Models for Data with Zero Inflation

FW8051 Statistics for Ecologists

Learning Objectives

  • Be able to fit models to response data with lots of zeros (hurdle and zero-inflated models)
  • Be able to describe these models and their assumptions using equations and text and match parameters in these equations to estimates in computer output.

Zero-Inflation

Zero-inflation deals with response data, \(Y_i\), not predictors, \(X_i\).

Zero inflation has received the most attention for count data.

Also relevant to:

  • Binary data (occupancy models, Kery Ch 20)
  • Continuous data (e.g., Friederichs et al. 2011. Oikos 120:756-765)

Abundance Data and Zero Inflation

Picture a family fued scoreboard with many answers that have 0 points associated with them.

Top 4 reasons why you might get a 0 when counting critters?

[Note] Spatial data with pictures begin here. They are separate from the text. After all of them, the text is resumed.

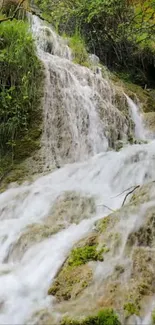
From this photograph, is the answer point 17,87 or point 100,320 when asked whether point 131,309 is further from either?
point 17,87

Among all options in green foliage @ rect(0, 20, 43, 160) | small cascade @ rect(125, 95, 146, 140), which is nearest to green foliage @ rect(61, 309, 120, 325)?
green foliage @ rect(0, 20, 43, 160)

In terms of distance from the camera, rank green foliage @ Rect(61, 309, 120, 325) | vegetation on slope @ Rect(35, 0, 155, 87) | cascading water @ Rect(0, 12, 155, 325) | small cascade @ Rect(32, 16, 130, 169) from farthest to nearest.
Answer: vegetation on slope @ Rect(35, 0, 155, 87)
small cascade @ Rect(32, 16, 130, 169)
cascading water @ Rect(0, 12, 155, 325)
green foliage @ Rect(61, 309, 120, 325)

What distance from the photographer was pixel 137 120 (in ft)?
24.8

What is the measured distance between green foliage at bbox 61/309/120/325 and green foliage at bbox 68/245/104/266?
57 cm

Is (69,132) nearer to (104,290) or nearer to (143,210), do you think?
(143,210)

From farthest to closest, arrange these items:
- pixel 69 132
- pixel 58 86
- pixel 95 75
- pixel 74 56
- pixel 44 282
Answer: pixel 74 56 < pixel 95 75 < pixel 58 86 < pixel 69 132 < pixel 44 282

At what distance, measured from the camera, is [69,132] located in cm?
651

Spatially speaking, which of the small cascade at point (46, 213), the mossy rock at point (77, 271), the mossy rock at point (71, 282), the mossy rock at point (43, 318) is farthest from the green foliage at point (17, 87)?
the mossy rock at point (43, 318)

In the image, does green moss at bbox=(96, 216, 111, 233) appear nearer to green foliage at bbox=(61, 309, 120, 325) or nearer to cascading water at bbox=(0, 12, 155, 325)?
cascading water at bbox=(0, 12, 155, 325)

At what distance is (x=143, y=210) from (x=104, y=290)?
74 centimetres

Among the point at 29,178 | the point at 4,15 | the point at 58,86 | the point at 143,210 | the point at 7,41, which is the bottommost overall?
the point at 29,178

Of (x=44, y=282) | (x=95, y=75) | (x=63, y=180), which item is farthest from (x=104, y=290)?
(x=95, y=75)

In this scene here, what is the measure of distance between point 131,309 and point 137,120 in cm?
541

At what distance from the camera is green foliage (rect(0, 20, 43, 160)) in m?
6.38
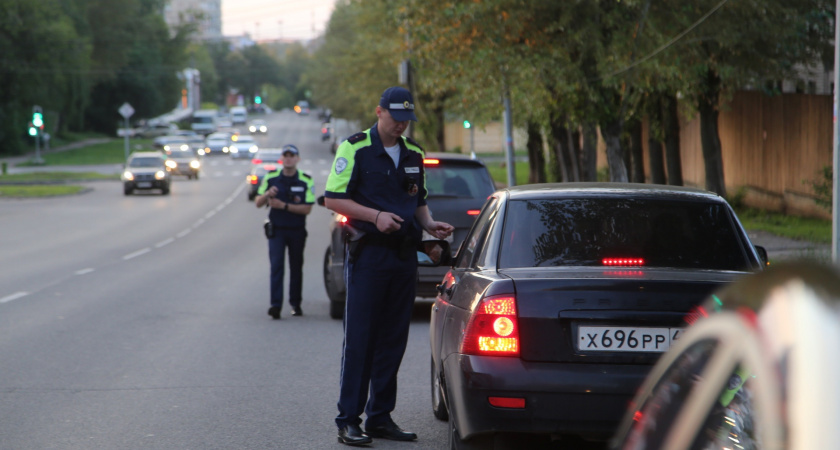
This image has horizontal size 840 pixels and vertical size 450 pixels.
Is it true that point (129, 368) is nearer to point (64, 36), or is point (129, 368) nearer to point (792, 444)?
point (792, 444)

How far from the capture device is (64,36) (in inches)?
2707

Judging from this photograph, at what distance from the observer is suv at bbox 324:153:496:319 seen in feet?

  • Sites are not suitable for the species
  • Density effects: a site is suitable, but unoccupied
  • Design errors: sampling for too short of a time period, or during the wrong times
  • Observer error: some species are difficult to identify/detect

Picture (and next two slides) provided by Matt Russell (formally in FR)

Slide from Matt Russel highlighting research from Gray et al. 2005 in which they sampled macroinvertebrates with 43% of their samples having 0 individuals.

Slide from Matt Russel highlighting research from his lab in which several plots have 0's for growth rates.

Zeros and common statistical distributions

Count data:

  • Poisson and Negative Binomial distributions allow for zeros, i.e., \(P(Y=0) \ne 0\).
  • Need to ask, are there more zeros than expected for a Poisson(\(\hat{\lambda}\)) or NegBin(\(\hat{\lambda}, \hat{\theta}\)) distribution?

For continuous data:

  • We do not expect a “piling” up of zeros
  • We can apply “mixture models” (similar to the models you will here see for count data)
  • For an example, see: Friederichs et al. 2011. Oikos 120:756-765.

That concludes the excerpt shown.